Rückblick Konferenz "Kunst und Wirtschaft" 2006
Konferenz zu Kunst und Wirtschaft
Es gibt Tagungen, die zaghaft, fast unsicher beginnen, um dann umso rasanter Fahrt aufzunehmen. Dies traf in etwa für die Konferenz "Kunst und Wirtschaft" zu, die das Zentrum für Internationales Kunstmanagement (CIAM) am 8. und 9. September in Köln veranstaltete. Am ersten der beiden Tage gelang es den Referenten zunächst nicht, dem durchaus aktuellen Thema eine Richtung zu geben. Die einzelnen Vorträge standen weitestgehend zusammenhanglos im Raum.

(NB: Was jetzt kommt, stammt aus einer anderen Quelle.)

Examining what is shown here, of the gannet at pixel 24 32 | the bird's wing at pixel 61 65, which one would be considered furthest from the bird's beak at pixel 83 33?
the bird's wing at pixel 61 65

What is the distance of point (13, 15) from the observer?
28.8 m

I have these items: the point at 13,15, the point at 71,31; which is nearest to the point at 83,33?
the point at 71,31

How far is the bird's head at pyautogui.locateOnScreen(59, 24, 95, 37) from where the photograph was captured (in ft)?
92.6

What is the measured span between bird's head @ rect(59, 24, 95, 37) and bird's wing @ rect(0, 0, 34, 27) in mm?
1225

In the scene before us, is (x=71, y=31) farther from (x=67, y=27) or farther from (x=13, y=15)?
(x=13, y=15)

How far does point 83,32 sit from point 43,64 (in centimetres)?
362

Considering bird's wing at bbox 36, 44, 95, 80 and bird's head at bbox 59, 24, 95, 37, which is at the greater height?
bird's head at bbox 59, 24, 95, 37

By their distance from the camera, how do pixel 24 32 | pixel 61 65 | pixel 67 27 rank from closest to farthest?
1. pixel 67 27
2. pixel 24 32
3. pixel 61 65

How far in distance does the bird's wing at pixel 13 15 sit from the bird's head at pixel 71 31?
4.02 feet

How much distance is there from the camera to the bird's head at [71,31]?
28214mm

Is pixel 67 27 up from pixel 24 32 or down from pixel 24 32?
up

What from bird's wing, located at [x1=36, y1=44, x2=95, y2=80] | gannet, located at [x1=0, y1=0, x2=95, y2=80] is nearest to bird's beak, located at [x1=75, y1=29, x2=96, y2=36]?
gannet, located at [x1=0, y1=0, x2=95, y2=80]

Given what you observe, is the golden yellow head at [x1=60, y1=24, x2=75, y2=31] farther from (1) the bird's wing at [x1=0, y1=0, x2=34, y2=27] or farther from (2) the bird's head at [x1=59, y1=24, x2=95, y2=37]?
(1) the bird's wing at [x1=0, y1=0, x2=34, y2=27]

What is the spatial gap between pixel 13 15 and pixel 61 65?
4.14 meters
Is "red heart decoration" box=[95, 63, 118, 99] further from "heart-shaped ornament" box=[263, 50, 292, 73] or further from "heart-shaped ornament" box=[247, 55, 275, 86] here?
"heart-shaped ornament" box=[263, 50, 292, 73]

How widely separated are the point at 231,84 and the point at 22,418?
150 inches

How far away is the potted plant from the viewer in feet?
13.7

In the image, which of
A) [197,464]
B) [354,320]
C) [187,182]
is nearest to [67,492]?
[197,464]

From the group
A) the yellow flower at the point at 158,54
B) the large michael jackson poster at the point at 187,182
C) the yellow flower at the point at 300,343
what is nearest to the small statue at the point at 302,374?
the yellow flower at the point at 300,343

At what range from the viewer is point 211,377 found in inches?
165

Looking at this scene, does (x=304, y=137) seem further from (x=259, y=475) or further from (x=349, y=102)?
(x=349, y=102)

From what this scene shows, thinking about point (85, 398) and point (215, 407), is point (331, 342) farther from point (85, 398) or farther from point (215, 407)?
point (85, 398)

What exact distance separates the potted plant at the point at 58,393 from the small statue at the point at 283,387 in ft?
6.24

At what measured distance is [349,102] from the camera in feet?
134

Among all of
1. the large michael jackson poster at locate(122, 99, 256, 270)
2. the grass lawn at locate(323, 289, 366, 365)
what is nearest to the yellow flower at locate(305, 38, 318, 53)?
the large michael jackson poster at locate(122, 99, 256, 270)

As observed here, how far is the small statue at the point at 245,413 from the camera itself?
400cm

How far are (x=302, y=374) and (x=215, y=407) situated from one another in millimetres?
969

Dr. Stephan Frucht, neuer Geschäftsführer des Kulturkreises der Deutschen Wirtschaft, ging auf das Verhältnis von Kultur und Wirtschaft ein und stellte 5 Thesen auf, die er allerdings nur sehr grob skizzierte. Kultur und Wirtschaft, so Dr. Frucht, sind kein Widerspruch, sondern ergänzen sich. In beiden "Welten" käme es auf Mut, Innovation und Leistungsbereitschaft an. Mit dem Verweis auf den Aspekt der Umwegrentabilität machte er zweitens deutlich, dass kulturelles Engagement der Wirtschaft unmittelbar nütze. Drittens bewiese ihr spielerischer Umgang mit Problemen, die Empathie, die emotionale Intelligenz oder auch die Offenheit, dass Künstler die besseren Manager sind. Die vierte These bestand in der Aussage, dass Kultur eine Investition in die Zukunft sei - im Unterschied zum Begriff der Subvention. Wirtschaft und Kultur, so Stephan Frucht in seiner fünften These, sind Lebensgrundlagen, Wirtschaft in materieller, Kunst in ideeller Hinsicht. Kultur sei immer noch ein wichtiger Standortvorteil für Deutschland, um die das Ausland uns beneide.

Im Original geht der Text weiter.